## ЧТО ТРЕБУЕТСЯ
**a.** Проверьте, согласуются ли с текстом о Крыме и санкциях утверждения: (i) крымские татары и украинцы в совокупности составляют в Крыму примерно 40%; (ii) состояние «осажденной крепости» может стать основой национальной идеи; (iii) экономическая жизнь России в условиях санкций названа стресс-тестом российского режима. По каждому пункту ответьте «да» или «нет» и приведите решающие слова текста дословной цитатой.
**b.** Приведите продолжение текста о Крыме и санкциях, начав сразу после его последнего предложения.

## ПРИВЕДЁННЫЙ ТЕКСТ
******************************

Перед лицом уже антироссийского сепаратизма (в лице крымских татар или украинцев, коих в совокупности в Крыму примерно 40%) Москве надо действовать более деликатными методами, чем она привыкла во всех прочих субъектах Федерации. То есть внедрять на практике те самые федеративные принципы самоуправления, с которыми она упорно боролась на протяжении последних полутора десятков лет в стране, кроме той части, называемой Чечней, которая отстояла такую де-факто широкую автономию с оружием в руках.

Россия формально ведет борьбу за Крым — как это видит себе большинство нормальных российских обывателей — под лозунгами справедливости, защиты национального достоинства, под лозунгами свободы самоопределения народа и защиты — да, да! — прав человека. Но разве эти лозунги не актуальны для самой России? Где, кстати, никаких референдумов власти не дают проводить уже более 20 лет ни по каким вопросам. Даже таким мелким, как, скажем, вопросы организации парковки в Москве. Или застройки того или иного района.

Само по себе возвращение Крыма может стать основой для общенационального подъема лишь на короткое время. В отличие от идей, которые в связи с этим продекларированы. И это вовсе не идеи противостояния, вражды со всем окружающим миром, как кажется в эти истерические дни. Состояние «осажденной крепости» не может стать основой национальной идеи. Осознание собственной ущербности не может стать ее основой. Это может быть только позитивный образ будущего. Не ненависть и вражда. А Русская Мечта.

Отдельный вопрос — экономическая жизнь России в целом в условиях санкций. Это стресс-тест российского режима.

При нынешнем низком качестве государственных институтов это вызов не только экономической, но и политической стабильности. Задвинувшая на заднюю полку всякую модернизацию страна не может выстоять в таком противостоянии. С коррумпированными силовыми структурами, погрязшими в крышевании и рэкете. С фарсовыми судами, не способными защитить того, от кого сейчас в первую очередь будет зависеть экономическое выживание страны, — отечественного предпринимателя, частного собственника. С судами, не способными защитить и простого обывателя (он ведь, по идее, опора режима в трудные годы) от коррумпированной бюрократии. С окончательно зарвавшейся номенклатурой, душащей всякую предпринимательскую активность на корню и всякое проявление гражданского самоуправления и самоорганизации. С продавленными административными путями на свои должности, не пользующимися доверием народа губернаторами, мэрами, с непонятно как попавшими в разные думы «заседателями», работающими взбесившимися принтерами.

******************************

## РАЗДЕЛ ДАТАСЕТА
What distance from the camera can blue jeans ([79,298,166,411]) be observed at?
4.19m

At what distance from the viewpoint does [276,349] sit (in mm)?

******************************

## ОТВЕТЫ
**a.**
(i) Да: «коих в совокупности в Крыму примерно 40%».
(ii) Нет: «Состояние «осажденной крепости» не может стать основой национальной идеи».
(iii) Да: «Это стресс-тест российского режима».

**b.**
Иногда сравнивают Россию с Ираном: мол, персы уже много лет живут под санкциями — и ничего (хотя последствия и для их экономики ужасны). Но при этом забывают, что реальной ответственности (даже демократии в каком-то смысле) тамошней элиты перед народом больше, чем в сегодняшней России. Экс-президент Ахмадинежад, к примеру, не может похвастаться покоями вроде тех, что у Януковича и у наших «слуг народа», а вернулся на работу в университет, куда ездит на автобусе. Даже лимузина не нажил.

Возвращение Крыма России и внешние вызовы, которые этому сопутствуют, требуют от сегодняшней России таких реформ во всех областях жизни, которые сопоставимы с теми, что провел после Крымской войны 1853–1856 годов император Александр Второй.

Именно с его реформ — отмены крепостничества, судебной, земской и др. — начался подъем России, выведший ее в ведущие державы мира в начале ХХ века. К ним императора подтолкнула та же причина — неконкурентоспобность страны перед лицом внешнего мира. Она же, по большому счету, лежит в основе и нашей сегодняшней «потери Украины», потери исторически близкого народа, который не увидел в России привлекательного образа будущего, который позволил бы ему однозначно повернуться к нам лицом, а не к «загнивающей» Европе.

Крымчане, которые до недавних пор не рассматривали в практическом плане свое бегство из Украины в Россию и склонились к этому лишь под давлением острейшего кризиса на самой Украине, могут быть неприятно удивлены некоторыми российскими реалиями. Если нынешние правители России смогут найти в себе силы воспользоваться этим историческим шансом, чтобы превратить страну, начав масштабные модернизационные преобразования и реформы, в сильное, конкурентоспособное, процветающее государство, служащее примером для подражания, привлекательной моделью для других народов, прежде всего соседних, то история простит им многие ошибки. Если нет, то они уже скоро приведут страну к катастрофе.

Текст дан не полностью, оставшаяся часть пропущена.